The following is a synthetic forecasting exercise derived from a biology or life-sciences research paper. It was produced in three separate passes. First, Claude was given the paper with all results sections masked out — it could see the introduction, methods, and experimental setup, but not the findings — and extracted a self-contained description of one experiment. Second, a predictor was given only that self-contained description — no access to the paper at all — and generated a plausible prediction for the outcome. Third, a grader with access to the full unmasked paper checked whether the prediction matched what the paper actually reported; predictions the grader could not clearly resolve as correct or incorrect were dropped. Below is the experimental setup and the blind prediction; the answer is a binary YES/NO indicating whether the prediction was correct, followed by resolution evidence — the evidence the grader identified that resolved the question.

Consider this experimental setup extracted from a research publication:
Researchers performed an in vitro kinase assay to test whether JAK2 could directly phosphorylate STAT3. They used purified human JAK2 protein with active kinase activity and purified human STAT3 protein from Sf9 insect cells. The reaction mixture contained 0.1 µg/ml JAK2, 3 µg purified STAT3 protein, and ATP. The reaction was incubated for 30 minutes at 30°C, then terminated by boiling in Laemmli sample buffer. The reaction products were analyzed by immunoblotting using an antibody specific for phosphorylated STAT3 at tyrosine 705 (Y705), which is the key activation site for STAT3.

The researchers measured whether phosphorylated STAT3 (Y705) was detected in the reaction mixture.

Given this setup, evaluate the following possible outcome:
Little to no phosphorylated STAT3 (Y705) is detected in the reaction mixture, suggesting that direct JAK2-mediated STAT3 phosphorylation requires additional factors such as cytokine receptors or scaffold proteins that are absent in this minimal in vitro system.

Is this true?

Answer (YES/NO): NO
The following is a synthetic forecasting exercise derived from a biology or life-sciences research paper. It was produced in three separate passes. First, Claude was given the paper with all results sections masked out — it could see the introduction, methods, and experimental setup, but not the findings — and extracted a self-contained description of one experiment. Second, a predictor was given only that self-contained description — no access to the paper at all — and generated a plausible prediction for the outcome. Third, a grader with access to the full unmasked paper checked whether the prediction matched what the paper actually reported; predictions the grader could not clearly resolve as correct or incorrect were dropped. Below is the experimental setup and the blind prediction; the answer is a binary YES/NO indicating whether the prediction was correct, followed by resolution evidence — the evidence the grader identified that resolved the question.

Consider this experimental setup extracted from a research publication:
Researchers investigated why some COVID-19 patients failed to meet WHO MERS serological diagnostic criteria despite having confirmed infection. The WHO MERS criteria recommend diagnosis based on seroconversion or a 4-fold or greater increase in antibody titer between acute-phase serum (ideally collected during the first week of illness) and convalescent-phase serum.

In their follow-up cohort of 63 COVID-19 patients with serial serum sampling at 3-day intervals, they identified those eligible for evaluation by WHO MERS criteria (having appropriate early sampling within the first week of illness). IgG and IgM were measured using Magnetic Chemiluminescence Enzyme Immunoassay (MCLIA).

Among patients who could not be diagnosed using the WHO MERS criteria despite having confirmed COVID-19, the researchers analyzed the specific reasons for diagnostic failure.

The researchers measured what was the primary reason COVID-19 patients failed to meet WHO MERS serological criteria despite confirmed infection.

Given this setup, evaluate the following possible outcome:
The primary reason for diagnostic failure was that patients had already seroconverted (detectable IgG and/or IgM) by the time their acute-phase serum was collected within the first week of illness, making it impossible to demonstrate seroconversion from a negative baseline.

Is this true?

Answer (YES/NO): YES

━━━━━━━━━━

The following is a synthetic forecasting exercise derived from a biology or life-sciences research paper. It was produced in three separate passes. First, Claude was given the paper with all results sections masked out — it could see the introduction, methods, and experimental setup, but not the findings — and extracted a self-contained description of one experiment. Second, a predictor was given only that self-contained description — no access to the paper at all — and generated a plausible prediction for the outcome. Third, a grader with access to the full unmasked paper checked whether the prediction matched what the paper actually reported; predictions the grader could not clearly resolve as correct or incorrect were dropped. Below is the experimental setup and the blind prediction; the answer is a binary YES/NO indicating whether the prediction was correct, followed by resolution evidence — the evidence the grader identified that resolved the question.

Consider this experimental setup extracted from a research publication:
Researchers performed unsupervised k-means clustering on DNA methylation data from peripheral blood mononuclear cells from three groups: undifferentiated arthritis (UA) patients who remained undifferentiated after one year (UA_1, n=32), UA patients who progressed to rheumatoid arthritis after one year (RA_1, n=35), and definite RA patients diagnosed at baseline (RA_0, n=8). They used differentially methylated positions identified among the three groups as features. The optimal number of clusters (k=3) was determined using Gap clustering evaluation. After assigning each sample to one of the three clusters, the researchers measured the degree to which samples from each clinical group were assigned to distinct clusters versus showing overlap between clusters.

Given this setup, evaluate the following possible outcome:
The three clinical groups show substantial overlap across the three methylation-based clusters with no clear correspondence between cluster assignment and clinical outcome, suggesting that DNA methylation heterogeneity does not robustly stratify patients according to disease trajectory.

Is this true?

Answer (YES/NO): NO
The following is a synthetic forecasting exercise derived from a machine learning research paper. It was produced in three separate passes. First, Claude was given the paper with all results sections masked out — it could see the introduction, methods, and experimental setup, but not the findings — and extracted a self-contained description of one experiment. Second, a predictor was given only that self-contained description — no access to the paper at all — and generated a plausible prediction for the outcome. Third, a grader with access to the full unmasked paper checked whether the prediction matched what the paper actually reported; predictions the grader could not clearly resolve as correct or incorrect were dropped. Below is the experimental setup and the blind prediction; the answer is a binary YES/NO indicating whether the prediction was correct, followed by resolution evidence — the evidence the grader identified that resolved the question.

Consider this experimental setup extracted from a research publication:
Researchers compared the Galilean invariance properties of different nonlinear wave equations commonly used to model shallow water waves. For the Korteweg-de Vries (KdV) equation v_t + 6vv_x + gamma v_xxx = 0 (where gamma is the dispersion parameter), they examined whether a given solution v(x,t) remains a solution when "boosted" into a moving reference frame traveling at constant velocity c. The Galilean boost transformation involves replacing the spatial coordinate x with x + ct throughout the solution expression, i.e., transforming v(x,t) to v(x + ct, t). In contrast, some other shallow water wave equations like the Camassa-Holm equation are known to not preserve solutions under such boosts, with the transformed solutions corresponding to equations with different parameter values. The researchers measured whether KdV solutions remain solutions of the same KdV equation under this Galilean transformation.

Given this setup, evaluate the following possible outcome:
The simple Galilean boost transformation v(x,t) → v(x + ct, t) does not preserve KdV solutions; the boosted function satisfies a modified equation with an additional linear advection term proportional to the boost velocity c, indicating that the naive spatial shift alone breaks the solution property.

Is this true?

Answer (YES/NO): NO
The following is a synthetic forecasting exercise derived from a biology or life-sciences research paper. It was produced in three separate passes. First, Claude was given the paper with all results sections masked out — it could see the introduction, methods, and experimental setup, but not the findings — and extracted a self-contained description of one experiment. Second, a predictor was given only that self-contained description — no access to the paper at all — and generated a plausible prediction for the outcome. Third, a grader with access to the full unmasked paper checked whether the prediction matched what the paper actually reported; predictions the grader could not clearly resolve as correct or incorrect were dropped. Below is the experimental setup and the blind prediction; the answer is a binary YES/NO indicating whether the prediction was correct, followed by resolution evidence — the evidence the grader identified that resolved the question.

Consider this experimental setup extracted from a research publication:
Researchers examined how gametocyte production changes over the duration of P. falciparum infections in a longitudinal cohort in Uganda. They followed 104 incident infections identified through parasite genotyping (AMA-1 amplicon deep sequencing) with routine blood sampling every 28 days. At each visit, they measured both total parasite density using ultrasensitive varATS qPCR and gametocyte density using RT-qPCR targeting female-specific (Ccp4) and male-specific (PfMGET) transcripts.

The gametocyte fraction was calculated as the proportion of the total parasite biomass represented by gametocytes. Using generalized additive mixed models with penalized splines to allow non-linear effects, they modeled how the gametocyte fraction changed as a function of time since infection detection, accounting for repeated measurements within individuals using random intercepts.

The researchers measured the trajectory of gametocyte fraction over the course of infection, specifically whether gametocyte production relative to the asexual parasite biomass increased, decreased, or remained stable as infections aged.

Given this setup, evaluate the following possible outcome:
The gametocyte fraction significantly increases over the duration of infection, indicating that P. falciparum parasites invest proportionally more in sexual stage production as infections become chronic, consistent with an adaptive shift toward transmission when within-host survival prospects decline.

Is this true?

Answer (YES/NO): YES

━━━━━━━━━━

Exercise description: All lines above containing the string "failed" are to be collected.

Exercise result:
Researchers investigated why some COVID-19 patients failed to meet WHO MERS serological diagnostic criteria despite having confirmed infection. The WHO MERS criteria recommend diagnosis based on seroconversion or a 4-fold or greater increase in antibody titer between acute-phase serum (ideally collected during the first week of illness) and convalescent-phase serum.
The researchers measured what was the primary reason COVID-19 patients failed to meet WHO MERS serological criteria despite confirmed infection.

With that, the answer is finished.